If you don’t work in local government, you may never have encountered the Local Government Ombudsman, an organisation devoted to giving nutcases somewhere to grind their axes investigating possible maladministration in councils. The scope of the LGO’s work includes everything that councils do, but inevitably many complaints are about the most sensitive areas: child protection, looked after children, adoption, and adult social care. In dealing with complaints from the public, the LGO gets access to genuinely and (in Data Protection terms) legally sensitive information. Inevitably, given that councils have been the target of more ICO civil monetary penalties than any other sector, largely because councils are dumb enough to keep dobbing themselves in to Wilmslow, many are keen to use the most secure way of sending this confidential data to the Ombudsman.

It may seem odd, therefore, that the LGO sent an email to councils last month, containing the following message:

Encrypt or not to encrypt – that is the question …..

We’ve had a number of issues accessing encrypted emails which have been sent to us by councils. Whilst we appreciate that your information security policy may dictate how you send information to us, if there is any discretion please only send encrypted emails when it’s absolutely necessary.

Someone mentioned the gist of it to me, but I made an FOI request to the LGO to be certain that they really were sending out such a daft message. The LGO’s Information and Records Manager rather sweetly explained in their response to me that “our intention in sending this request was discourage councils encrypting emails that contain no sensitive personal or confidential data. Of course, if councils are sending sensitive personal data we would expect them to encrypt it – as we would do ourselves“. This is a useful piece of context for someone asking for the information under the auspices of FOI. However, this isn’t what they said to the numerous council link officers who received the email, and who were expected to act upon its contents. It’s almost the opposite.

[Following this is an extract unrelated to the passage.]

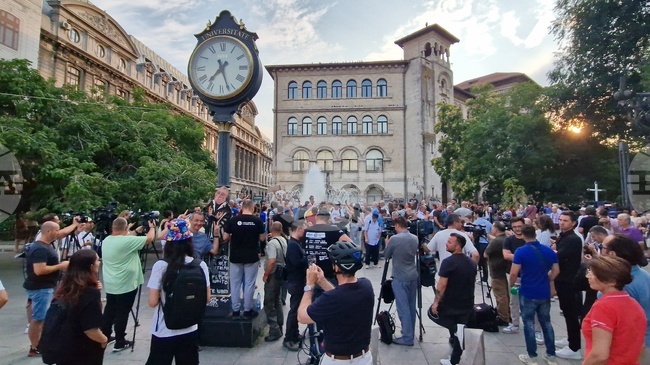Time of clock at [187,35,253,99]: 7:27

Encrypting devices within an organisation is an easier proposition, as all the devices and connecting software are already part of the same system. The problem with encrypting email is undoubtedly that it involves different systems and protocols butting heads in the attempt to make a connection. The LGO pointed out to me that their case management system contains its own email system which can make receipt of an encrypted email difficult. But this is the LGO’s problem and nobody else’s. Councils have no choice about whether to supply data – one of the ‘key facts’ about the LGO on their website is that “We have the same powers as the High Court to obtain information and documents“. Given the ICO’s historic fondness for fining the sector for data security lapses, if councils opt for encryption by default, they should be applauded, especially by the organisation set up to investigate their conduct.

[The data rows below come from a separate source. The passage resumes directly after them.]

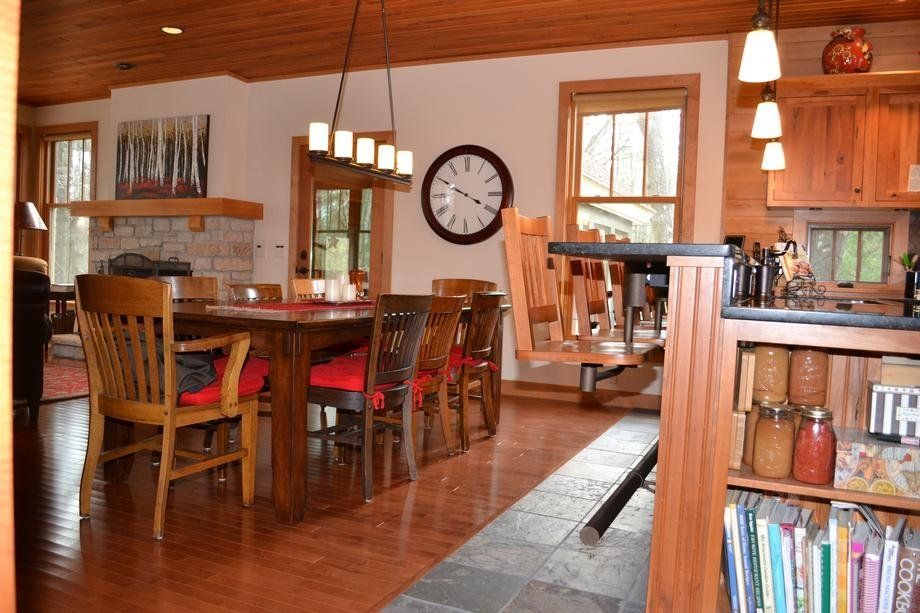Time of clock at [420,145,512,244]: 3:49
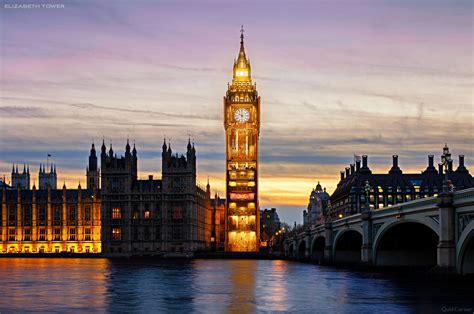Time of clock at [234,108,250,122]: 10:00
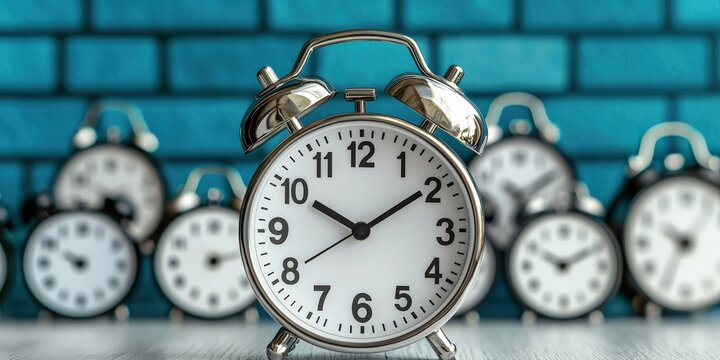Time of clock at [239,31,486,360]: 10:09
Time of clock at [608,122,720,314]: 10:10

This will inevitably pose problems for the LGO internally, but the solution to this is not to encourage councils to reverse sensible changes in behaviour that another regulator has been pushing them into. They are a regulator whose job it is to deal with a diverse and multilayered sector with widely disparate cultures and practices, and they have to be capable of swallowing the inconvenient implications of it this. However difficult it might be to cope with, especially without the clarification provided to me in my FOI response (and as far as I know, to no-one else), the LGO’s current advice is damaging and unsafe. Councils should ignore it, and the LGO should withdraw it.